I'm trying to get a handle on multithreading in python. I have working code that calculates the number of words, the number of lines with text, and creates a dict with the count of each word. It runs fast on small files like the one noted in the code comments. However I usually use glob to pull in multiple files. When I do I have significantly increased run times. Meanwhile since my script was single threaded I see that I have 3 other cores sitting idle while one maxes out.
I thought I would give pythons multithreading module a shot, here's what I have done so far (non-working):
#!/bin/python
#
# test file: http://www.gutenberg.org/ebooks/2852.txt.utf-8
import fileinput
from collections import defaultdict
import threading
import time
inputfilename = 'pg2852.txt'
exitFlag = 0
line = []
line_counter = 0
tot_words = 0
word_dict = defaultdict(int)
def myCounters( threadName, delay):
for line in fileinput.input([inputfilename]):
line = line.strip();
if not line: continue
words = line.split()
tot_words += len(words)
line_counter += 1
for word in words:
word_dict[word] += 1
print "%s: %s:" %( threadName, time.ctime(time.time()) )
print word_dict
print "Total Words: ", tot_words
print "Total Lines: ", line_counter
try:
thread.start_new_thread( myCounters, ("Thread-1", 2, ) )

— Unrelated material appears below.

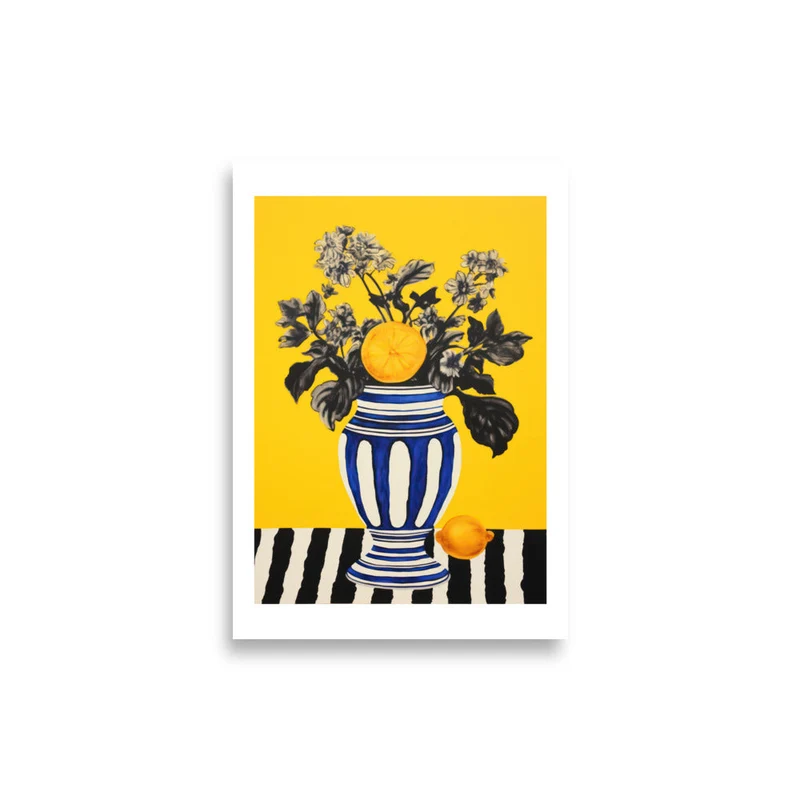 Lemon Tree | Veska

thread.start_new_thread( myCounters, ("Thread-2", 4, ) )
except:
print "Error: Thread Not Started"
while 1:
pass
For those of you who try this code, it doesn't work. I assume that I need to break the input file into chunks and merge the output somehow. ? map/reduce ? perhaps there's a simpler solution?
Edit:
Maybe something like:
- open the file,
- break it into chunks
- feed each chunk to a different thread
- get counts and build dict on each chunk
- merge counts / dict
- return results